Rappahannock County High School Principal Carlos Seward attended the event and felt that Good “reflected his own values,” the paper wrote.

“Being able to expose students to different worldviews is important on both sides,” he told the Rappahannock News. “We don’t endorse one way or the other.”

The county superintendent, Dr. Shannon Grimsley, said in a statement to the News that Good’s address “was within the context of a small group of government students. Students were able to ask questions and see how one elected official viewed some of the current issues.” Good was invited to speak by the class’ teacher, Tim Stockdale.

“The students, under the carefully propitious and contemplative tutelage of Mr. Stockdale, were then able to unpack the ideas and insights of the Congressman against the backdrop of current laws, processes, and complexities that exist among the different levels of government,” Grimsley said.
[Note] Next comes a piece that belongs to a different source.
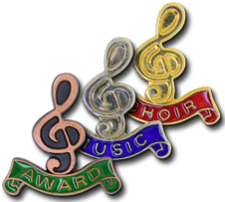 Clef Badges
In addition to Covid misinformation, Good spewed anti-abortion “life begins at conception” views, saying he would like to end abortion everywhere, and warned the students about non-faith-based colleges and universities that he said are “dominated by the left” and “try and change what you believe.” He also railed against Critical Race Theory, which the paper reported is not taught in Rappahannock Schools. Regardless, Good said he wants video cameras in classrooms so parents can monitor what is being taught.

Good is so staunch in his refusal to follow evidence-based public health guidance that he forced a last-minute venue change. The talk was originally scheduled to take place in the school’s auditorium, but Good refused to wear a mask, so it was relocated to the football stadium instead.